Native Rollup: a new paradigm of zk-Rollup

Problems of traditional zk-rollup

Traditional zk-rollup migrates the computation from on-chain to off-chain, and requires a solidity contract on the chain (ethereum) to verify that the rollup data is valid. However, this architecture causes some problems:

  1. Each solidity contract of rollup deployed on ethereum is independent of each other. Users need to deposit their assets to different contracts. Therefore, in fact, users’ assets are scattered and cannot be managed and used in a unified way.

  2. Solidity is not good at handling the verification of zk proof. In addition, transactions that submit and verify zk proof on ethereum are executed serially.

  3. The solidity contract of each rollup does not have a unified specification. This increases the complexity of the whole system, while limiting many things, such as cross-rollup communication.

  4. Uploading off-chain data to solidity contracts for verification brings high operational costs. For example, an AMM zk-rollup costs hundreds of thousands of dollars per month to operate, most of that is transaction gas fee.

Native Rollup

Opside proposes a 3-layer scaling architecture, where layer 2 is an EVM-compatible and Rollup-friendly chain, and layer 3 is composed of different zk-rollups. The Opside chain makes many system-level optimizations for zk-rollup, and introduces the concept of native rollup.

Native rollup is somewhat similar to the architectures of Polkadot and Starknet. Once a rollup registers a slot, the rollup becomes a native rollup. In contrast, the Polkadot architecture has the disadvantage that the consensus of the parachain depends on the assigned set of validators. There is a correlation between security and the number of validators. If a few validators went offline, the parachains whose validator groups are too small to validate a block will skip those blocks, or even stop until the situation is resolved. Opside does not have this problem because layer 2 collects data from all native rollups in layer 3 and verifies all zk proofs. Opside chain is more secure and decentralized with all rollups on it as a tighter whole, sharing the same consensus layer.

Compared with the 3-layer architecture of Starknet, Opside’s 3-layer architecture also has obvious advantages. First of all, Starknet’s 3-layer architecture, does not address the issue of data availability. Because all L2 and L3 data still have to be uploaded to ethereum eventually, even with some compression, the data volume is still large and the cost is still high. One solution is to use validium as DA layer, which can greatly reduce the cost of data storage, but it will cause the loss of security. Opside’s layer 2 is both an execution layer and DA layer, which can provide cheaper data storage than ethereum. Secondly, Starknet’s layer 3 network consists of individual independent rollups. The operators (sequencer and prover) between these rollups are independent, and there is no mechanism for cross-rollup communication in the architecture.
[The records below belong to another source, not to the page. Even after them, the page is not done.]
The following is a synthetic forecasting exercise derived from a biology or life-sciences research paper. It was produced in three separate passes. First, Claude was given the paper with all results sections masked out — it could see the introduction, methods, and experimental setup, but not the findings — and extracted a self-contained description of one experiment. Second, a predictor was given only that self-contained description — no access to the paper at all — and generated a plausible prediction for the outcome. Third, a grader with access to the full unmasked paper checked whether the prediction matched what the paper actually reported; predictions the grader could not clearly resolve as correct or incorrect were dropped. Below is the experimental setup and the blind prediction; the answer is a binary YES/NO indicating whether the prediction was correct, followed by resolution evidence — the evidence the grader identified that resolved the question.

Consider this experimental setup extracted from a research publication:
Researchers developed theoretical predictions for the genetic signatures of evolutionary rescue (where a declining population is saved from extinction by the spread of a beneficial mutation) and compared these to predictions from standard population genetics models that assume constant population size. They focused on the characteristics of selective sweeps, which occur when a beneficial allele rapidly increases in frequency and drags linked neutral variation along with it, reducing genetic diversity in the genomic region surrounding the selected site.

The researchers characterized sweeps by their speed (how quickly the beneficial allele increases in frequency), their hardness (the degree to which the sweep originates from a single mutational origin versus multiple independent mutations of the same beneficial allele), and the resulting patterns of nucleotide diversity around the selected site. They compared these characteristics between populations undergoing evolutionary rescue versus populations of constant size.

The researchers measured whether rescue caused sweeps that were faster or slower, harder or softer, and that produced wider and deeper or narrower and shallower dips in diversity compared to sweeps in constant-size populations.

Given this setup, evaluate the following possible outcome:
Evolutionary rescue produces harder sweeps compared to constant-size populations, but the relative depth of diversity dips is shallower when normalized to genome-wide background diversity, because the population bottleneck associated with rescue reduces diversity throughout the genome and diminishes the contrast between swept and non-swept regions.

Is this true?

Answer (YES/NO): NO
Opside’s architecture solves these problems.

In short, Opside will provide a normalized interface at the system level, which brings many benefits:

  • System-level consensus mechanism: native rollup implements the PoVP consensus we proposed earlier. Native rollup is naturally decentralized and permissionless.

  • Cross-rollup communication: Opside provides a native cross-rollup communication mechanism for native rollup.

  • Precompiled contracts: precompiled contracts will accelerate the verification of zk proof

1. Hybrid consensus of layer 2 & 3 : PoS + PoW

Layer 2 and layer 3 of the Opside architecture share a consensus mechanism with a hybrid of PoS and PoW.

  • PoS: On layer 2, anyone can become a validator by staking, then have the opportunity to produce blocks of the Opside chain. PoS is provable and validators periodically submit PoS proof to layer 1. Validators can get the block reward and staking reward for this part of PoS.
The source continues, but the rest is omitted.